Grouped bar chart showing Karpathy code authorship split before and after December 2025
Karpathy's self-reported code authorship shift: roughly 80% human-written in early 2025, down to approximately 20% by December 2025. Source: Fortune / No Priors podcast, March 2026.

What the Anthropic pre-training role involves

The role is not a general research position. According to TechCrunch and CNBC, Karpathy will lead a new team with a specific mandate: using Claude itself to accelerate Anthropic's pre-training research. The approach is deliberately recursive, applying the current best Claude models to the research tasks that will inform the next generation, covering hypothesis generation, experiment design, literature review, and evaluation infrastructure. That maps directly to the "agentic engineering" practice Karpathy described at Sequoia six weeks earlier: directing AI agents on high-judgment cognitive tasks rather than using them as advanced autocomplete.

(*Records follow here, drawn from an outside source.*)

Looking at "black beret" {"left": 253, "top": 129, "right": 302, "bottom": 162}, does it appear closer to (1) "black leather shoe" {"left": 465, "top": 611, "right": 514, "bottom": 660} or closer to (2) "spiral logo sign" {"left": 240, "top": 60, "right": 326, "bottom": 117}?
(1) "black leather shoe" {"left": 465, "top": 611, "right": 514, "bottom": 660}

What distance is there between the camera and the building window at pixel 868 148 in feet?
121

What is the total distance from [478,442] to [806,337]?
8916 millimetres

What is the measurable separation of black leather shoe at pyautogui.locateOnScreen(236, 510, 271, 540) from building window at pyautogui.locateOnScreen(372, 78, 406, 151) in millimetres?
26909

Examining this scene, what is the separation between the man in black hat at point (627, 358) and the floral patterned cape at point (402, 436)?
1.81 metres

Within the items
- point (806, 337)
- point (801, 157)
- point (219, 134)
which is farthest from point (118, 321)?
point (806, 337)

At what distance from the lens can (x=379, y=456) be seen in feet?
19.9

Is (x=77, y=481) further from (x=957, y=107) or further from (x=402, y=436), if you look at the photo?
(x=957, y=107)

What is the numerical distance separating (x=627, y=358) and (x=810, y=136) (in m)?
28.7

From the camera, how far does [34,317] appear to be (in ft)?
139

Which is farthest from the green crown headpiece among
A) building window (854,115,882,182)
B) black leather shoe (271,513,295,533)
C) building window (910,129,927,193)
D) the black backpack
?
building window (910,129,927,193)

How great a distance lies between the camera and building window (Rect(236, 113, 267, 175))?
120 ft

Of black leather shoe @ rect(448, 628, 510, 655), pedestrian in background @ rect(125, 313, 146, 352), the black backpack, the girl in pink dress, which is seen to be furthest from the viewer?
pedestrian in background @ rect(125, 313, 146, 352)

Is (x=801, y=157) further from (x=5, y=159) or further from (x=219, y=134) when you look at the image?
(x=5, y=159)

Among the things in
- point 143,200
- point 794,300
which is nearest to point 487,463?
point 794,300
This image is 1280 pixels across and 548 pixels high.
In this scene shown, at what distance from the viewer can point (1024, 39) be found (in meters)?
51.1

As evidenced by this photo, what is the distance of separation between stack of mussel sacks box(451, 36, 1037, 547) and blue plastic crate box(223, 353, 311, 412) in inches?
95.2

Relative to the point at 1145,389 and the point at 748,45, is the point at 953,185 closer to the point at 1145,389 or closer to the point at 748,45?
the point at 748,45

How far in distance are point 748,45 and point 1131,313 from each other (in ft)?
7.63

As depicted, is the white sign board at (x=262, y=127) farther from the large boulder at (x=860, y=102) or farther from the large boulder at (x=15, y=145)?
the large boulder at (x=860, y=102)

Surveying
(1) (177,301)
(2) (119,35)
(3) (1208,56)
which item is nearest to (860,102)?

He reports to Nick Joseph, Anthropic's head of model development. The specific scope of the team has not been disclosed. For Karpathy's career, the role represents a direct return to the pre-training and vision-model work he was doing before his Eureka Labs detour, building on five years of deploying production AI at Tesla's Autopilot programme. Anthropic's Agent SDK infrastructure, released to external developers earlier in 2026, offers a public view of the kind of agent orchestration layer Karpathy's team will likely work within.

Bar chart showing Eureka Labs LLM101n GitHub stars and seed funding
Eureka Labs at the point of Karpathy's departure: 36,000 GitHub stars on LLM101n (August 2024) and approximately $20M in seed capital (early 2025). Sources: Silicon Republic; early-2025 funding reporting.

What it means

Karpathy has been explicit that the Anthropic move is a deferral of Eureka Labs, not a closure. That framing matters because Eureka Labs is a reasonably funded attempt to build AI-native curriculum infrastructure from scratch, not a prompt-wrapper over existing platforms. Whether it resumes depends on how much of Karpathy's attention the pre-training work requires over the next few years. The more immediate implication is for Anthropic's research velocity: if Karpathy's team can use Claude to compress pre-training research cycles in a measurable way, the company would have a working demonstration of recursive AI improvement under structured human supervision. That outcome would also be the most concrete application yet of the "agentic engineering" framework Karpathy has been developing in public since at least December 2025.